Toen de vetprijzers naar huis waren, werd de dominé flauw en gevoelde hij behoefte om eenige korte stukjes, die eigenlijk tot den afval behoorden, te braden en daar ’n kop thee bij te gebruiken. Er was evenwel geen thee in huis en Leen, verre van broodnuchteren, moest er nog op uit. Pietje den bakker was gesloten, maar ’n eind verder haar konkurrente scheen nog op; er brandde ten minste nog licht, wel niet in den winkel, maar toch in ’n kamer. Ze klopte en werd opengedaan door den bakker zelf, die, minder gewichtig dan den wethouder enz., niet ongenegen scheen om haar in persoon te helpen daar z’n vrouw reeds te bed lag. Zooiets was in Kikkerdorp ’n zeldzame vertooning en dat deze man ’n onbeholpen kruidenier was, zou-i weldra ondervinden. Hij stak z’n hand door de nauwe opening der theebus en ging, toen-i ze er weer uit wilde halen, gezichten staan trekken als ’t varken dat ’s morgens door ,, Johannus” onder de kin was gekitteld. Al wringende en blauw wordende van angst, barstte hij eindelijk uit: ,,Dit trekt is ‘ene rok aan en kom toch is effen hier!” ,,Wa’s ter dan te doen, Klaas?” – klonk het uit de bedstee. ,,Wel lieven heem . . . . . da’s nog noot gebeurd. . . .! Daar zit ik me’ m’n hand in de theetrommel en ik kan d’er nie’ uit!” De halfdronken dominé’s meid stond zich ’n stuip te lachen. ,,Wel mins, laat dan de thee mar vallen, dan gaat er oe hand van zelf weer uit.” De beklagenswaardige man volgde dezen van zooveel helder doorzicht blijk gevenden raad op, kreeg z’n gekerkerde hand vrij en den hemel dankende voor ’t bezit van zoo’n buitengemeen verstandige vrouw, had hij van af dat oogenblik binnen den ongeloofelijk korten tijd van drie en twintig minuten ’n ons thee afgewogen.

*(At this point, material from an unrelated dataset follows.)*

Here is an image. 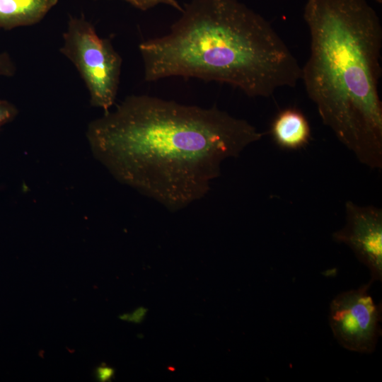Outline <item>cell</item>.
<instances>
[{"mask_svg":"<svg viewBox=\"0 0 382 382\" xmlns=\"http://www.w3.org/2000/svg\"><path fill=\"white\" fill-rule=\"evenodd\" d=\"M263 135L215 105L147 95L126 97L86 131L94 158L116 180L172 212L205 197L222 162Z\"/></svg>","mask_w":382,"mask_h":382,"instance_id":"cell-1","label":"cell"},{"mask_svg":"<svg viewBox=\"0 0 382 382\" xmlns=\"http://www.w3.org/2000/svg\"><path fill=\"white\" fill-rule=\"evenodd\" d=\"M310 55L301 68L323 123L371 169L382 168V27L366 0H307Z\"/></svg>","mask_w":382,"mask_h":382,"instance_id":"cell-2","label":"cell"},{"mask_svg":"<svg viewBox=\"0 0 382 382\" xmlns=\"http://www.w3.org/2000/svg\"><path fill=\"white\" fill-rule=\"evenodd\" d=\"M168 34L139 46L144 77L227 83L250 97L294 87L301 67L270 23L238 0H190Z\"/></svg>","mask_w":382,"mask_h":382,"instance_id":"cell-3","label":"cell"},{"mask_svg":"<svg viewBox=\"0 0 382 382\" xmlns=\"http://www.w3.org/2000/svg\"><path fill=\"white\" fill-rule=\"evenodd\" d=\"M60 52L77 69L91 106L108 112L117 98L122 59L108 38L100 37L83 15L70 16Z\"/></svg>","mask_w":382,"mask_h":382,"instance_id":"cell-4","label":"cell"},{"mask_svg":"<svg viewBox=\"0 0 382 382\" xmlns=\"http://www.w3.org/2000/svg\"><path fill=\"white\" fill-rule=\"evenodd\" d=\"M371 280L355 289L342 291L330 302L329 324L337 342L349 351H375L381 334V306L369 291Z\"/></svg>","mask_w":382,"mask_h":382,"instance_id":"cell-5","label":"cell"},{"mask_svg":"<svg viewBox=\"0 0 382 382\" xmlns=\"http://www.w3.org/2000/svg\"><path fill=\"white\" fill-rule=\"evenodd\" d=\"M333 240L347 245L369 270L371 281L382 279V209L345 202V224Z\"/></svg>","mask_w":382,"mask_h":382,"instance_id":"cell-6","label":"cell"},{"mask_svg":"<svg viewBox=\"0 0 382 382\" xmlns=\"http://www.w3.org/2000/svg\"><path fill=\"white\" fill-rule=\"evenodd\" d=\"M270 133L276 145L284 150H299L309 143L311 129L306 117L296 108H287L273 119Z\"/></svg>","mask_w":382,"mask_h":382,"instance_id":"cell-7","label":"cell"},{"mask_svg":"<svg viewBox=\"0 0 382 382\" xmlns=\"http://www.w3.org/2000/svg\"><path fill=\"white\" fill-rule=\"evenodd\" d=\"M58 0H0V28L11 30L40 22Z\"/></svg>","mask_w":382,"mask_h":382,"instance_id":"cell-8","label":"cell"},{"mask_svg":"<svg viewBox=\"0 0 382 382\" xmlns=\"http://www.w3.org/2000/svg\"><path fill=\"white\" fill-rule=\"evenodd\" d=\"M133 7L139 9L141 11H147L154 7L164 4L171 6L172 8L181 12L183 11V6H180L177 0H122Z\"/></svg>","mask_w":382,"mask_h":382,"instance_id":"cell-9","label":"cell"},{"mask_svg":"<svg viewBox=\"0 0 382 382\" xmlns=\"http://www.w3.org/2000/svg\"><path fill=\"white\" fill-rule=\"evenodd\" d=\"M18 114V110L14 104L0 97V131L4 126L12 122Z\"/></svg>","mask_w":382,"mask_h":382,"instance_id":"cell-10","label":"cell"},{"mask_svg":"<svg viewBox=\"0 0 382 382\" xmlns=\"http://www.w3.org/2000/svg\"><path fill=\"white\" fill-rule=\"evenodd\" d=\"M16 72V66L11 55L4 52L0 53V76L11 77Z\"/></svg>","mask_w":382,"mask_h":382,"instance_id":"cell-11","label":"cell"},{"mask_svg":"<svg viewBox=\"0 0 382 382\" xmlns=\"http://www.w3.org/2000/svg\"><path fill=\"white\" fill-rule=\"evenodd\" d=\"M114 370L108 366H100L96 369L97 378L100 381H107L112 378Z\"/></svg>","mask_w":382,"mask_h":382,"instance_id":"cell-12","label":"cell"},{"mask_svg":"<svg viewBox=\"0 0 382 382\" xmlns=\"http://www.w3.org/2000/svg\"><path fill=\"white\" fill-rule=\"evenodd\" d=\"M146 311L145 309L140 308L137 310H136L134 313H132L131 315H128V320L130 321H133L135 323L140 322L144 316H145Z\"/></svg>","mask_w":382,"mask_h":382,"instance_id":"cell-13","label":"cell"}]
</instances>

’t Water kookte toen Leen terugkwam. Men dronk thee, men at spek, men maakte het restantje in de flesschen leeg, men smeedde geheime plannen om morgen vroeg ’n extra bestellinkje op te doen, daar men anders den ganschen dag in volslagen jenevernood zou verkeeren, en daarop ging het edele trio zoo gerust slapen, alsof er niemand was in Kikkerdorp, die z’n laatste dubbeltje op de kollekteschaal had geworpen en die heden avond onder de baalzakken was gekropen na z’n maag vergast te hebben op bevroren aardappels met lampolie.